[Begin Available data]

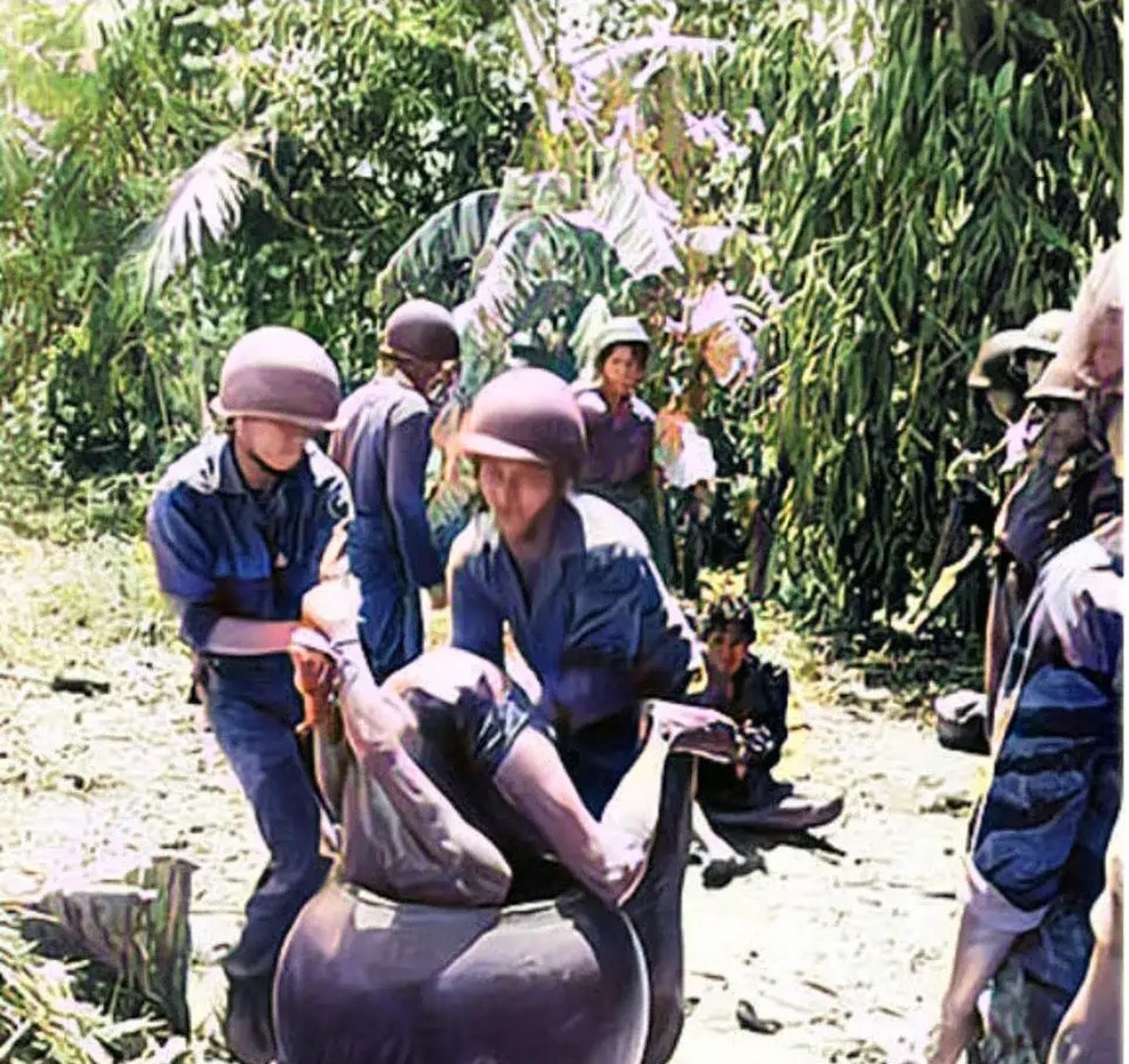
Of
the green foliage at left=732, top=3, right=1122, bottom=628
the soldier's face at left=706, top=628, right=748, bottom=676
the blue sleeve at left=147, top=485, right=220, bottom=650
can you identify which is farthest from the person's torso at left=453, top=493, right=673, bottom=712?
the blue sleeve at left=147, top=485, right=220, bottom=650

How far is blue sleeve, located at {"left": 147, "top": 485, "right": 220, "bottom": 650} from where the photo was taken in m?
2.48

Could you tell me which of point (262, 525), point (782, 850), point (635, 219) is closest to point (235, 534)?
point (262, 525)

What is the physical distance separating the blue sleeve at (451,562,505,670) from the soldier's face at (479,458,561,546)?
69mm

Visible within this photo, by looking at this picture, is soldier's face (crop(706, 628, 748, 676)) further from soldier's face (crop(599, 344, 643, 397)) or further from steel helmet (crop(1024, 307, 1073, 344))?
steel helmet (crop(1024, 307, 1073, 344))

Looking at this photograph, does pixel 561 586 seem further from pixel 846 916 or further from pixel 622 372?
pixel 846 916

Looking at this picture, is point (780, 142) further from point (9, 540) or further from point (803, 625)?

[End Available data]

● Goal
Could you format all of the material above as a numbered list, skipping the blank lines and leaving out the pictures?

● Solution to this exercise
1. Of
2. the green foliage at left=732, top=3, right=1122, bottom=628
3. the soldier's face at left=706, top=628, right=748, bottom=676
4. the blue sleeve at left=147, top=485, right=220, bottom=650
5. can you identify which is farthest from the person's torso at left=453, top=493, right=673, bottom=712?
6. the blue sleeve at left=147, top=485, right=220, bottom=650
7. How far is blue sleeve, located at {"left": 147, "top": 485, "right": 220, "bottom": 650} from where the photo was taken in m?
8. 2.48
9. Could you tell me which of point (262, 525), point (782, 850), point (635, 219) is closest to point (235, 534)?
10. point (262, 525)
11. What is the physical distance separating the blue sleeve at (451,562,505,670) from the soldier's face at (479,458,561,546)?
12. 69mm
13. Visible within this photo, by looking at this picture, is soldier's face (crop(706, 628, 748, 676)) further from soldier's face (crop(599, 344, 643, 397)) or further from steel helmet (crop(1024, 307, 1073, 344))?
14. steel helmet (crop(1024, 307, 1073, 344))
15. Looking at this photograph, does pixel 561 586 seem further from pixel 846 916 or further from pixel 622 372?
16. pixel 846 916
17. Looking at this picture, is point (780, 142) further from point (9, 540) or further from point (803, 625)?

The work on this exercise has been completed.